Seit Jahren plagt viele Struckumer eine erhebliche Lärmbelästigung durch die Bundesstraße 5. Auf der jüngsten Versammlung stimmten die Gemeindevertreter nun für eine Fortschreibung des Lärmaktionsplanes, um den Beeinträchtigungen Einhalt zu gebieten.

Der Plan hatte bereits im vergangenen Monat öffentlich ausgelegen. Einwendungen wurden nicht erhoben. Zuletzt wurde als Maßnahme die Höchstgeschwindigkeit auf 50 km/h reduziert. Dennoch gebe es immer noch zu hohe Dezibel-Zahlen, informierte Bürgermeister Andreas Petersen. 20 Anwohner seien geschätzt ganztägig hohen Belastungen von 65 bis 70 dB(A) ausgesetzt, 30 nachts mit 55 bis 60 dB(A), 100 ganztägig bis zu 65 db(A) sowie 50 in der Nacht bis 55 dB(A) belastet.

Um den Lärmpegel weiter zu reduzieren, wird laut Gutachten eine zukünftige Sanierung des Straßenbelages mit einem geräuschreduzierten Asphaltbelag empfohlen.

In einem Teilbereich ab der Straße Raade (südliche Ortseinfahrt) bis zur Hauptstraße 24 liegen 16 Häuser, die neben der Lärmbelastung durch die B 5 von einer weiteren Lärmquelle, nämlich der Bahnstrecke Hamburg/Westerland, betroffen sind.

„Das wird erst anders, wenn irgendwann die Umgehungsstraße kommt. Mit dem Aktionsplan verleihen wir der Forderung Nachdruck“, so Petersen.
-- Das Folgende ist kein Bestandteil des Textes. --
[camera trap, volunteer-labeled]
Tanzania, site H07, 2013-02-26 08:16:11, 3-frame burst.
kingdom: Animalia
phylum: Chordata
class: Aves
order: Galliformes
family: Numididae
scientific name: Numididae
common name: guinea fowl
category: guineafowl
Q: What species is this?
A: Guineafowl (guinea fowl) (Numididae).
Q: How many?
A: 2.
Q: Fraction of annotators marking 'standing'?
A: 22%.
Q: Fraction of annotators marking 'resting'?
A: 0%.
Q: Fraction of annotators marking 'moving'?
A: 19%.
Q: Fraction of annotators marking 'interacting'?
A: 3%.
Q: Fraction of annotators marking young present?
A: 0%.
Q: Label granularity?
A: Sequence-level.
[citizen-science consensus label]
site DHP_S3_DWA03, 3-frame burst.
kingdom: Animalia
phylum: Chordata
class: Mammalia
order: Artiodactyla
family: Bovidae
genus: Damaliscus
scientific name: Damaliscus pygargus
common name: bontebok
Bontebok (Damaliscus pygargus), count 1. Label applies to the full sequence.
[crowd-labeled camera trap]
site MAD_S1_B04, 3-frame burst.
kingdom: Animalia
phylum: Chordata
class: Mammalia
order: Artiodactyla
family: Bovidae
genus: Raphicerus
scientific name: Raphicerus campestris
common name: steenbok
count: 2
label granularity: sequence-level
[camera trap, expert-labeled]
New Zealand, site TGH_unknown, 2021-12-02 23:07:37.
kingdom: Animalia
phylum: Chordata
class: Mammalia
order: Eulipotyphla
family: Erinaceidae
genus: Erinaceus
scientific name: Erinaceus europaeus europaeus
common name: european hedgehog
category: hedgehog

Weiter votierte das Gremium für die Vergabe von Arbeiten an maroden Seitenstreifen auf den Straßen der Kommune mit einem geschätzten Gesamtvolumen von 6000 Euro. Eine Straßenlampe soll im Fehsholmer Weg in Höhe des Fußweges Kirchsteig installiert werden.

Nachträglich ratifizierten die Gremiumsmitglieder den Kauf eines Fahrzeuges für die Bauhofmitarbeiter. „Beim letzten Mal habe ich vergessen darüber abstimmen zu lassen, aber im Grundsatz waren wir uns ja einig“, so der Bürgermeister. Da ein günstiges Vehikel – ein VW Caddy mit Aufsatz für Arbeitsgeräte und Anhängerkupplung, Baujahr 2014, mit neuem Tüv – gefunden worden war, habe Handlungsbedarf bestanden. Auch der Preis von 10 500 Euro stimmte und lag 4000 Euro unter dem Betrag, der im Haushalt vorsorglich dafür eingestellt worden war.

Zwei gute Nachrichten hatte Petersen zudem im Gepäck: „Das Land wird uns für Infrastrukturmaßnahmen in der Gemeinde 10 287 Euro zur freien Verwendung zahlen. Darüber mag der neue Gemeinderat abstimmen. Außerdem hat das Wartehäuschen an der Bushaltestelle ein neues Dach bekommen.“

Abseits der Abstimmung über die diversen Tagesordnungspunkte der letzten Versammlung vor der konstituierenden Sitzung am 11. Juni, hielt Petersen noch eine Überraschung bereit. Der Bürgermeister überreichte dem Protokollführer Arno Hansen, seines Zeichens Koordinator für kommunalrechtliche Angelegenheiten sowie Bauleitplanung beim Amt Mittleres Nordfriesland, eine Urkunde. „Du hast 25 Jahre kontinuierlich und sauber Protokoll geführt. Das ist nicht selbstverständlich, denn in vielen Gemeinden wurde gewechselt“, erklärte der Gemeinde-Chef.